Non Surgical Treatment
Changing your footwear to roomy and comfortable shoes that provide plenty of space for your toes. Padding and taping applied by chiropodist/podiatrist to your foot can reduce stress on the bunion and alleviate your pain. Oral medications such as acetaminophen (Tylenol), ibuprofen (Advil, Motrin) or naproxen (Aleve) may help control the pain of a bunion. Cortisone injections. Over-the-counter arch supports can help distribute pressure evenly when you move your feet, reducing your symptoms and preventing your bunion from getting worse.
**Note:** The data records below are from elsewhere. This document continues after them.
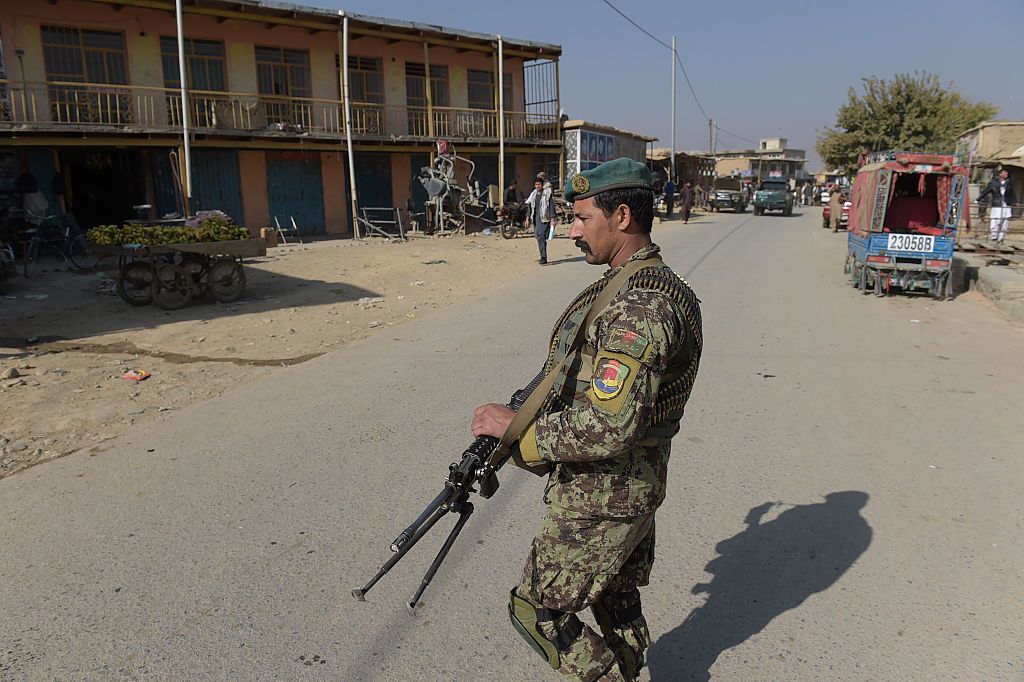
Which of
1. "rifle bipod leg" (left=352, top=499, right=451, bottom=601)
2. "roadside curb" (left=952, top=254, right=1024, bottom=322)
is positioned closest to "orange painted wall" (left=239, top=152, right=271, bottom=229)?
"roadside curb" (left=952, top=254, right=1024, bottom=322)

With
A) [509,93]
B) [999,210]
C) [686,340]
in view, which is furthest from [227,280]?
[509,93]

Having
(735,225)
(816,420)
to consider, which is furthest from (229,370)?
(735,225)

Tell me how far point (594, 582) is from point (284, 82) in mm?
22383

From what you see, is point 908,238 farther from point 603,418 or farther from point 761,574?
point 603,418

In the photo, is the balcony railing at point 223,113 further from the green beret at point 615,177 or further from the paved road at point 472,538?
the green beret at point 615,177

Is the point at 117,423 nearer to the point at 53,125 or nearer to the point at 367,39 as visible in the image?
the point at 53,125

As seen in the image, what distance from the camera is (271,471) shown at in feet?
13.9

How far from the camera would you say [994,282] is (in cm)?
1029

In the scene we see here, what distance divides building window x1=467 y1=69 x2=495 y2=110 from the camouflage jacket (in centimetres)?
2552

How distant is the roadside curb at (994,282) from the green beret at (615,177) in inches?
373

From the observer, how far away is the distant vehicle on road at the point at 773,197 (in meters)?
35.1

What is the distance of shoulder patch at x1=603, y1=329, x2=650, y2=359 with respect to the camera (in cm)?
169

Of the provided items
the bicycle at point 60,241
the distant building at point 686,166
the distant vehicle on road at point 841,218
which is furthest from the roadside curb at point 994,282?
the distant building at point 686,166

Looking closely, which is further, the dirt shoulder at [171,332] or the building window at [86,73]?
the building window at [86,73]
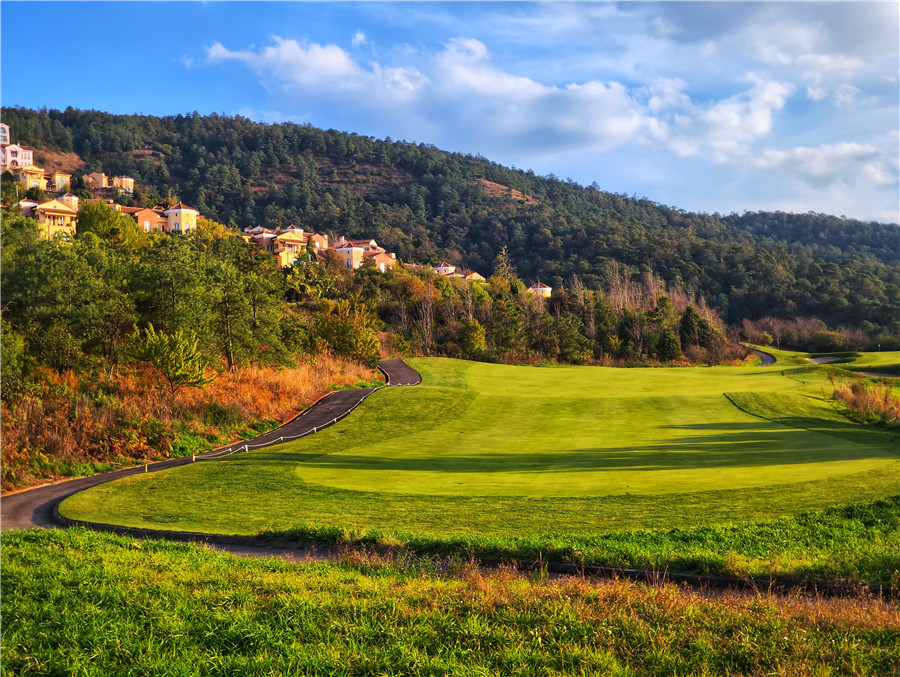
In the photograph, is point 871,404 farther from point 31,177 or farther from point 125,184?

Prescription foot orthotic devices to help stabilize the forefoot. Manual foot therapy to free up motion in arthritic foot joints.
Bunions Hard Skin


Surgical Treatment
Surgery takes place either under local or general anaesthetic and takes about one hour. After surgery you will have either a plaster cast or special dressing on the foot and you will be given a special walking shoe and crutches to use the first few days/weeks. Recovery usually takes approximately 6-8 weeks but swelling often lasts longer and it may take a few months before you are able to wear normal shoes again. Full recovery can take up to a year. Bunion surgery is successful in approximately 85% of cases, but it is vital not to go back to wearing ill-fitting shoes else the problem is likely to return.